Research on retrieval enhancement generation methods for cross-knowledge base retrieval
Abstract
Multi-layered knowledge sources and technologies are used for the knowledge management in power firms in terms of policies and rules, internal systems, project experience and breakthroughs. Most existing RAG approaches lack heterogeneous knowledge integration, retrieval and generation objectives, and knowledge tracing capabilities in cross-knowledge base settings. We design a heterogeneous Knowledge Dynamic Alignment Retrieval Enhancement Generation (HDR-RAG) algorithm to build a three-level system of “heterogeneous knowledge dynamic alignment, bidirectional feedback retrieval, and collaborative optimization generation”. HDR-RAG synthesizes structured knowledge, raw documents and business knowledge fragments in a unified way through contrastive learning.
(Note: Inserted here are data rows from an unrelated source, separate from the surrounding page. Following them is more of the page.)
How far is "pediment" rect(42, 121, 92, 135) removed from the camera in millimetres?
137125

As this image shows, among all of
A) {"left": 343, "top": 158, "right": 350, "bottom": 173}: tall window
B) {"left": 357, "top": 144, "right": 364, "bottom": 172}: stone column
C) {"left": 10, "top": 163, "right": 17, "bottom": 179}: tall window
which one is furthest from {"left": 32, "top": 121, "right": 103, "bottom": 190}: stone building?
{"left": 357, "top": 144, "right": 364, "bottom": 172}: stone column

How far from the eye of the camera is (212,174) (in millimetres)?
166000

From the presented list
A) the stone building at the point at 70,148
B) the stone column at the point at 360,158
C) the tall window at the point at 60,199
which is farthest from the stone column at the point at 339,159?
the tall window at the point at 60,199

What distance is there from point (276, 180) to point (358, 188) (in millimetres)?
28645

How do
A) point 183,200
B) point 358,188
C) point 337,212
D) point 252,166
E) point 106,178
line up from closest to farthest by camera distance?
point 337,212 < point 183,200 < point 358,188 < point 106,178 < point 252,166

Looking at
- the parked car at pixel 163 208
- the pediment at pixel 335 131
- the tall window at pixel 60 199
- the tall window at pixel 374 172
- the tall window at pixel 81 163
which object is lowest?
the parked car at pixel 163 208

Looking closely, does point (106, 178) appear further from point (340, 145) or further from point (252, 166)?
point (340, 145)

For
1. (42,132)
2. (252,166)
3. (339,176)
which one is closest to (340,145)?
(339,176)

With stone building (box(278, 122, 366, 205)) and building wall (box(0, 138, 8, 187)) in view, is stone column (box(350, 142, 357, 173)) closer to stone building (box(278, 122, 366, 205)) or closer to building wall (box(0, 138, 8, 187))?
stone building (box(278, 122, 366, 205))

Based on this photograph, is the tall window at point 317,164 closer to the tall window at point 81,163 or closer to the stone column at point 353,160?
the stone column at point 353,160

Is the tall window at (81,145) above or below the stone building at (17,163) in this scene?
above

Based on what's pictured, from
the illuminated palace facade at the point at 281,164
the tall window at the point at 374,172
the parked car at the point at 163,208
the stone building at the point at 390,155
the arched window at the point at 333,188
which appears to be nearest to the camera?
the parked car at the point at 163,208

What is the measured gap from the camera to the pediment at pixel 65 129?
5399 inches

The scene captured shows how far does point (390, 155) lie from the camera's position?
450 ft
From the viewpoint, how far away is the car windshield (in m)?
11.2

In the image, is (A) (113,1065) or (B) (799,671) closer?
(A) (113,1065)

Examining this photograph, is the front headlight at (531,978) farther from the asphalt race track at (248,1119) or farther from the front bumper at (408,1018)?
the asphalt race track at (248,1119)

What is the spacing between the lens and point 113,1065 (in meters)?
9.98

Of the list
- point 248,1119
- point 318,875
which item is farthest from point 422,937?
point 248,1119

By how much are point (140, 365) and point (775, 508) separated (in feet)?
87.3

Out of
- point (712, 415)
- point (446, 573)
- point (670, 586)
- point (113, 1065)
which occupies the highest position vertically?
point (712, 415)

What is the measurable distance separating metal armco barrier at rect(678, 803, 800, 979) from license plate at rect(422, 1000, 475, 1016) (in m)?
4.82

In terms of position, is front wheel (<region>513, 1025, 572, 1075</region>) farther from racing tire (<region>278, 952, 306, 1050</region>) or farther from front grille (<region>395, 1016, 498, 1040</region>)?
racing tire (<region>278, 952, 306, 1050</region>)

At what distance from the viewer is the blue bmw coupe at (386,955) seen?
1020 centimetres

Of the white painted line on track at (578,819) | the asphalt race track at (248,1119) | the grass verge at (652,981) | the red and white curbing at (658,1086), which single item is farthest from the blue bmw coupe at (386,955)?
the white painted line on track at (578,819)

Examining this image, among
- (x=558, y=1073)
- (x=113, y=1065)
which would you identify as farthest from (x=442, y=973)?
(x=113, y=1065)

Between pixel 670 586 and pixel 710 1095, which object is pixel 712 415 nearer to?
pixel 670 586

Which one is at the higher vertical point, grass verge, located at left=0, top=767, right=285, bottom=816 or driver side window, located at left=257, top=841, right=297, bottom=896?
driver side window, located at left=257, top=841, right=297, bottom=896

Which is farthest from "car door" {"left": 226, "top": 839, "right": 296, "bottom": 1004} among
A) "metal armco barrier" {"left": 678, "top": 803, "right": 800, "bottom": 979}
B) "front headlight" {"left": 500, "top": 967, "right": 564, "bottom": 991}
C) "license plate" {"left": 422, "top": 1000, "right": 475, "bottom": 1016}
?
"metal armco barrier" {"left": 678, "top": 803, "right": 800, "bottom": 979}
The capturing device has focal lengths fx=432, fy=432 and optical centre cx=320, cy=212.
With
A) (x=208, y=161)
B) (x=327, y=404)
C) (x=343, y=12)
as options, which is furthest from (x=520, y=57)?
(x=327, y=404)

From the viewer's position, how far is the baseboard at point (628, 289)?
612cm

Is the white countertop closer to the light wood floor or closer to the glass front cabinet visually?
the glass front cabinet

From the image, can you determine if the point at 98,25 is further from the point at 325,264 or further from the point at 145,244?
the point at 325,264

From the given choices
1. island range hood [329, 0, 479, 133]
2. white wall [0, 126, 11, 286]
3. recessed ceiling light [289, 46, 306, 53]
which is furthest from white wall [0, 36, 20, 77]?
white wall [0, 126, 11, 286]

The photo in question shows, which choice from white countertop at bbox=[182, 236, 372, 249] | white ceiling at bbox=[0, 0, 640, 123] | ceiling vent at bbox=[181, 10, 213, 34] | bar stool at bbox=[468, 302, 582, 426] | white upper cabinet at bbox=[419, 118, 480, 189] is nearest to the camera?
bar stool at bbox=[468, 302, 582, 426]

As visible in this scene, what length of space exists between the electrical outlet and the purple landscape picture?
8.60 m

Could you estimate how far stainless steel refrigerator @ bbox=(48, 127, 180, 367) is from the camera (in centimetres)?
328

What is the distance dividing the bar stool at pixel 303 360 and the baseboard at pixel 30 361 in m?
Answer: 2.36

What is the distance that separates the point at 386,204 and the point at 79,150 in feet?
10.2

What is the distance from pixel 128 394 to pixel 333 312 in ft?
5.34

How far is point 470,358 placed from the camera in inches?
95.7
It leverages cross-database filtering, original text tracing, and multi-model collaborative question answering. We adopt hybrid retrieval and production feedback to achieve high retrieval performances and we use joint reward and lightweight reinforcement learning to maximize generation quality. Experimental results show HDR-GR outperforms major comparison algorithms (R@10 reaches 89.7%, P@10 reach 82.3%), generation quality (BLEU-4 reaches 65.3%, fidelity reaches 91.5%), and efficiency to support cross-connection question answering, knowledge retrieval, intelligent creation in power knowledge service setting.